Excerpt
::::::::
Question Why don't CPUs have an odd number of cores ?

[FlameTail]

There are 2,4,6,8,10,12,14...32..128 core CPUs. But all these are EVEN numbers. CPUs with odd-number of cores are almost non-existent. WHY ?

1. Making an actual CPU die with an odd number of cores.

In this scenario, I know the answer to the question.

It's possible to actually make a die with an odd number of physical cores. However this is challenging, because having an odd number of cores kills the symmetry and makes designing the CPU really complicated.

The Xenon ( not Intel Xeon ) processor is a rare example with 3 actual cores physically present in the die.

https://www.quora.com/Why-do-CPUs-always-have-an-even-number-of-cores-4-6-8-etc -Quora: Why do CPUs always have an even number of cores (4, 6, 8, etc.)?

2. Binning a CPU with even-number of cores to get an odd-number of cores.

Example:

An AMD Zen 3 CCD has 8 cores. If one core is defective, AMD can disable that core and sell it as 7 core CPU. However they do not do so. Instead they will probably disable 2 cores and sell it as 6 core CPU. WHY?

(a) Is there any physical/technical/software/hardware limitation that prevents them from doing this ?

(b) If NOT, what is the reason binned CPUs don't have an odd number of cores ?

The Phenom processors used to have a Triple-Core variant, which was basically obtained by disabling one core of a 4-core die. Nonetheless, we haven't seen such a CPU in recent years.

So (a) and (b) are my actual questions and i am looking forward to an answer to these.

 

[amd6502]

AMD used to make plenty of odd core CPU's during the golden Phenom era.

During Piledriver generations this wouldn't have made sense because the "CCX" (loosely speaking) consisted of two modules, with two cores per module. The mobile focused products (aka as "APU"'s) came with one "CCX", and the Opteron and FX desktop products with two CCXs. No way to break that up with satisfactory symmetry unless one had to make a single core product out of these.

I'm not sure why they never offered 3c/6t for Zen products like Picasso; it would've been more preferrable to me to a 2c/4t or SMT disabled 4c. Perhaps olde ways, or stubborn odd superstitions in their engineering or marketing departments.

As for their Zen1 and Zen2 desktop dual CCX products, those had to be paired up with symmetry (unless completely disabling one CCX).

I expect die salvage 1c/2t will ultimately be offered for their Raven2/Dali/Pollock---perfect for chromebook and emmc-ultracheap laptops.
::::::::
Data records
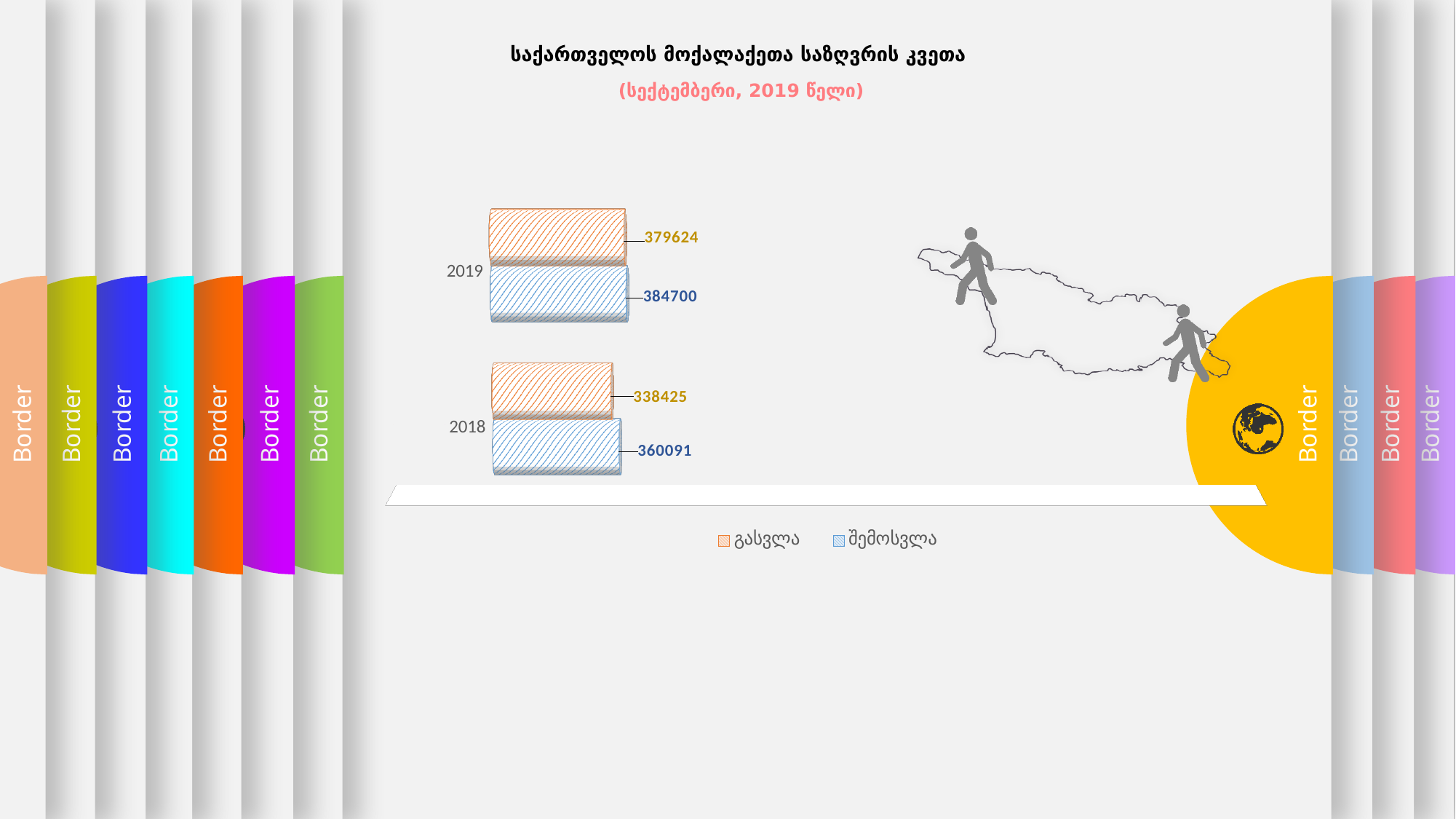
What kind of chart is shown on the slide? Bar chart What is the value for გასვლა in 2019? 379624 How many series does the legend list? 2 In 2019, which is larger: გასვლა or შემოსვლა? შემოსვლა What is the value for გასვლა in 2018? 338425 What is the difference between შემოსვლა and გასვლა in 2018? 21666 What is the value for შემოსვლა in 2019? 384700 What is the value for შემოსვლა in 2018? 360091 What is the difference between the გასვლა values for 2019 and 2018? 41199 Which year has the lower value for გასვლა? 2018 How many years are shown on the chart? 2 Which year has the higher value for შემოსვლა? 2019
::::::::
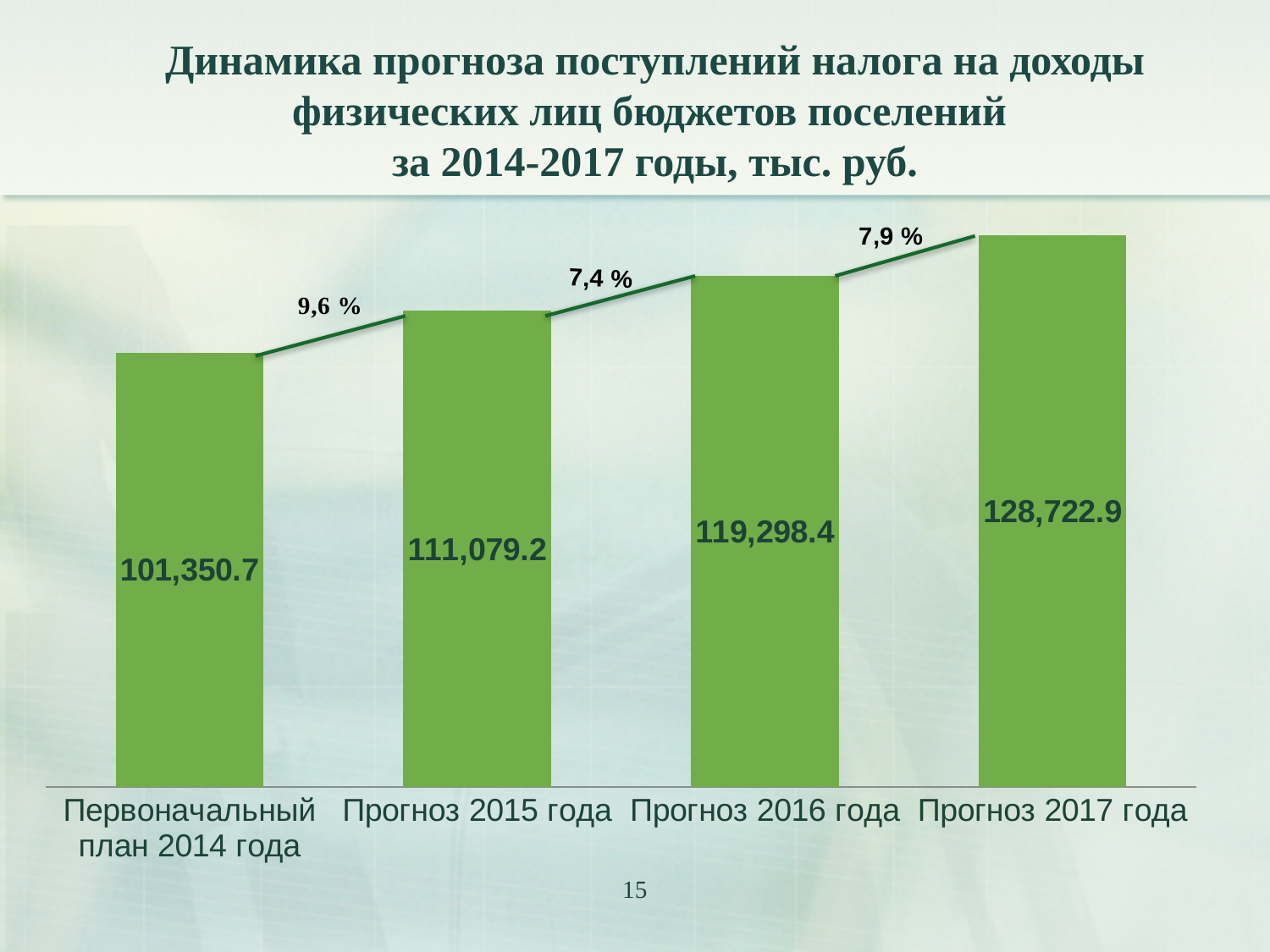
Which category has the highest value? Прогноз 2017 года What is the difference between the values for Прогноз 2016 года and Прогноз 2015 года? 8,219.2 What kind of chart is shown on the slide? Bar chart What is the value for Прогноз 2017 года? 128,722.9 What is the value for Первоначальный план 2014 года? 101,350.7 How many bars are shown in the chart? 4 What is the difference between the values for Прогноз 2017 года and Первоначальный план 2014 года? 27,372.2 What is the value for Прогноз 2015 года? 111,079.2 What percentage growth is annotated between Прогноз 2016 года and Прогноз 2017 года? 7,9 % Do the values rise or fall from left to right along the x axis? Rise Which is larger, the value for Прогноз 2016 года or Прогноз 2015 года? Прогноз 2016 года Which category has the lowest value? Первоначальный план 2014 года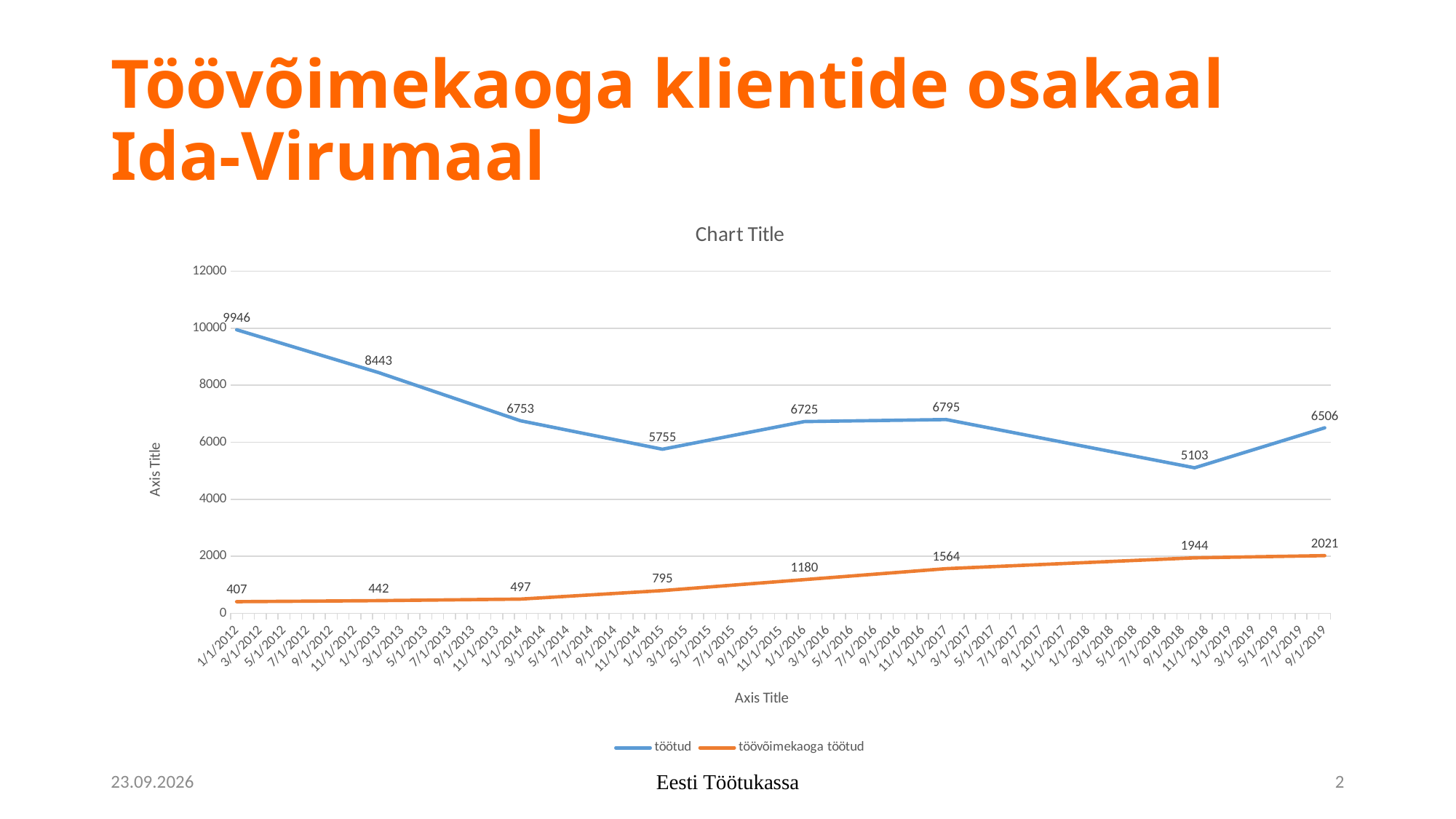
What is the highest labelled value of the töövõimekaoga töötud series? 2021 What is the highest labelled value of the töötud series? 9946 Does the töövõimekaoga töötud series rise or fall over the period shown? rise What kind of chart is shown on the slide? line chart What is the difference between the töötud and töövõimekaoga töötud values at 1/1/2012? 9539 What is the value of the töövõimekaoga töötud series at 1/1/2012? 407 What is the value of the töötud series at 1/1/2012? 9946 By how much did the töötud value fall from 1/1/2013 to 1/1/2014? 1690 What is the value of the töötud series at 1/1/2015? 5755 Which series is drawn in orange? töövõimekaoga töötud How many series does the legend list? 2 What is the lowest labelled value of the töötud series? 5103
::::::::
Problem to work on
Continue the forum thread on why CPUs seldom have an odd number of cores, starting right after the last sentence shown.

Result of this exercise
I think there is no technical reason not to offer odd numbered cores for Zen3. The only odd numbers that would make sense (other than in multi chiplet arrangements) would be 1 or 3. The difference between 2c vs 3c is significant, while the difference between 5c vs 4c or 6c wouldn't be very significant (and the difference of 7c vs 8c or 6c even less significant). So if you were on an AMD engineering team proposing 7c die salvage, the marketing department would probably have a word with you.

 

[NostaSeronx]

So a module is a core is it?

A module is a processor. The cores are defined by control unit, instruction bus, datapath, memory bus.

The control unit is fully replicated in BD-XV. => two retire/control units per module
The instruction bus is fully replicated in BD-XV. => two scheduler bus units per module
The datapath is fully replicated in BD-XV. => two ALU/AGU/PRF arrays per module
The memory bus is fully replicated in BD-XV. => two paths to LD/ST per module
Everything else is processor resources.

Thus there is two cores in a Bulldozer Compute Module a.k.a. a Bulldozer Processor.

this website we are on reported the legal outcome of this argument right here

Legal outcome != actual definition by engineers/architects.

 

[amd6502]

A module is a processor. The cores are defined by control unit, instruction bus, datapath, memory bus.

The control unit is fully replicated in BD-XV. => two retire/control units per module
The instruction bus is fully replicated in BD-XV. => two scheduler bus units per module
The datapath is fully replicated in BD-XV. => two ALU/AGU/PRF arrays per module
The memory bus is fully replicated in BD-XV. => two paths to LD/ST per module
Everything else is processor resources.

Thus there is two cores in a Bulldozer Compute Module a.k.a. a Bulldozer Processor.Legal outcome != actual definition by engineers/architects.

I agree, it's no debate. 2c per module. Well put details nosta.

I don't know much about it, but it always seemed to me like a nuissance suit that resulted in a settlement. Which means it wasn't even determined whether such 2c modules were two cores from a legal standpoint.

 

[Mopetar]

With most chips having 8-cores by design it means that there will be plenty of ways to bin those dies. If you have 2, 4, 6, and 8 core variants and three different performance bins for each that's 12 different products already. Creating additional bins for 1, 3, 5, and 7 now mean 24 products which starts to crowd things in terms of pricing and means fewer parts in many of the existing bins.

Even if they could do it, it's really not worth the hassle and makes it more difficult to differentiate performance tiers.

 

[igor_kavinski]

If they have 7 working cores on a die and they disable one perfectly working core just to have even number of cores, that's wasteful. Evil. Unconscionable. It's like burying a baby alive.

 

[igor_kavinski]

Hopefully future CPUs will gain the ability to unlock such dormant cores. For a price. At least on Intel's side.

 

[Thunder 57]

Hopefully future CPUs will gain the ability to unlock such dormant cores. For a price. At least on Intel's side.

They tried something like that with their upgrade cards. It failed spectacularly. Honestly it seemed like a good idea. But people were appalled when they learned about artificial segmentation.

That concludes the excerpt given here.